It’s getting to the point that I don’t even want to look at my Facebook page or watch the news. To me it’s getting worse than ever before. We have become so “connected” around the world that we hear almost everything. Everyday I look at Facebook and there is another story about a cancer victim, or how this child got hurt, or this family is losing their house. It never stops. I don’t want to be sitting here at work or at home and be crying all day! Some of these stories just rip your heart out.
I can’t put myself in a bubble and close out the world. I could, but I know that wouldn’t do me any good. It’s so lopsided the bad vs. the good in the news. What can I do? I’m only one man. I know that one person can make a difference. I’ve seen people make a difference in certain situations. I’ve seen people band together to try and right a wrong. Do I do my part and speak up about the atrocities and further perpetuate this bombardment of bad news?

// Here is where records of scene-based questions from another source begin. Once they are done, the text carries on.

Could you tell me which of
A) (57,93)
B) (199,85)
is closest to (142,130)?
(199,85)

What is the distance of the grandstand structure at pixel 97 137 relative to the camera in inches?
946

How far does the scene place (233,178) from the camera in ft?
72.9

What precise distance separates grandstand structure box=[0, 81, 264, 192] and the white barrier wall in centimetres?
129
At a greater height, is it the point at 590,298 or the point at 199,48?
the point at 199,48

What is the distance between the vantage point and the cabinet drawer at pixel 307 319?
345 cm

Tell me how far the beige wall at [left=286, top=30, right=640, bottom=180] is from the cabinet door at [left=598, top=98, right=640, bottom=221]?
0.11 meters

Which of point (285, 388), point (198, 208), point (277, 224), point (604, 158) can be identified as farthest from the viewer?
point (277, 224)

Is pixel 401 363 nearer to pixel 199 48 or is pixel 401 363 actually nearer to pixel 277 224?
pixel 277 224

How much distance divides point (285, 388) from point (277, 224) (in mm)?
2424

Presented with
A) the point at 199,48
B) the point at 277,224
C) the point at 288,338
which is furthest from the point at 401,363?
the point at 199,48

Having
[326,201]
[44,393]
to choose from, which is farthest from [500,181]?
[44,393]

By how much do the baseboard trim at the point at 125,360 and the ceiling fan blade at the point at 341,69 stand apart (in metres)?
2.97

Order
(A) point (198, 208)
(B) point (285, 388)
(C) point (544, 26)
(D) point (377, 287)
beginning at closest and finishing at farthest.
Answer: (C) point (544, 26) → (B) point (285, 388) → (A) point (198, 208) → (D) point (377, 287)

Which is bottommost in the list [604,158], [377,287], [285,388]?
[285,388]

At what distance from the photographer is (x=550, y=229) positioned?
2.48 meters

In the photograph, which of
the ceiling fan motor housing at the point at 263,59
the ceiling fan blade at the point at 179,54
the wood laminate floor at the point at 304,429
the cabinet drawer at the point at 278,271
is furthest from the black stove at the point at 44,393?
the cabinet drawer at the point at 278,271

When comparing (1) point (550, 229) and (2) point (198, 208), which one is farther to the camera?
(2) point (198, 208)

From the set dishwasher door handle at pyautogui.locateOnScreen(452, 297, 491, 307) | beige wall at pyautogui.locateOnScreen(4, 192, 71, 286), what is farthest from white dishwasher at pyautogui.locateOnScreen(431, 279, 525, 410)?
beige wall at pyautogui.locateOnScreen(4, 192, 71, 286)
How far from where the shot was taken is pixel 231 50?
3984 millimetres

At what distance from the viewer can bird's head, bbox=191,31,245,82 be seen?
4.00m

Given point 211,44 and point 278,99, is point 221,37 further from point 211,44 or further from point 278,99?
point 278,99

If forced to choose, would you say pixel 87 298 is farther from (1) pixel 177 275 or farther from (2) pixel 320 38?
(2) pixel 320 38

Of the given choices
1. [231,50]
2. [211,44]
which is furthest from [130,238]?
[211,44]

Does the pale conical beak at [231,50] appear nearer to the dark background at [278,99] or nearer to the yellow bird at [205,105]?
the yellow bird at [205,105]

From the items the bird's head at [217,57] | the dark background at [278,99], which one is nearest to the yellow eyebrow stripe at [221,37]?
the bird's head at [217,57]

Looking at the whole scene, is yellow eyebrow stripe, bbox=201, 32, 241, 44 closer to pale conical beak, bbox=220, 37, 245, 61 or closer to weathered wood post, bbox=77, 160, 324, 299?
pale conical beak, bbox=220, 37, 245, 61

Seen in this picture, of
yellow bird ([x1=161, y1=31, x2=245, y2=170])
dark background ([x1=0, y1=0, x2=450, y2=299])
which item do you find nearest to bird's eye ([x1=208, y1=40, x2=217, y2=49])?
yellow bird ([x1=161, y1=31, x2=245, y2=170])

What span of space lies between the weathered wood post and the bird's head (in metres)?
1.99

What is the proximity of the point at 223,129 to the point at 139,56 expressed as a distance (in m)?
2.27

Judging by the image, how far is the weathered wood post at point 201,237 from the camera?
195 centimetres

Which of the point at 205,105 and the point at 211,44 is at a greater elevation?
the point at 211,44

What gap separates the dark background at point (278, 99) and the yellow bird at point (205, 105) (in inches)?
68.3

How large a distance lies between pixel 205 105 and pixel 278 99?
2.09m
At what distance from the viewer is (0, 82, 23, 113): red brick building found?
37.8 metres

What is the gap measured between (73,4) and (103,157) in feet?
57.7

As they say, “one step at a time.” So I act on one thing, then I act on another. But acting on one thing could take me in one direction. What I’m afraid of is getting trapped on one thing and not being able to come back to all the other issues that need help. So once again I get frozen in, “what is the right decision?” Maybe it’s not making a decision at all, I should just act on it and not question anything. Just accept where the road takes me without question.
Ok folks, I’m going to be stuck here for a while as I will keep going around and around in a loop in my mind. I’ll get back to you when I decide.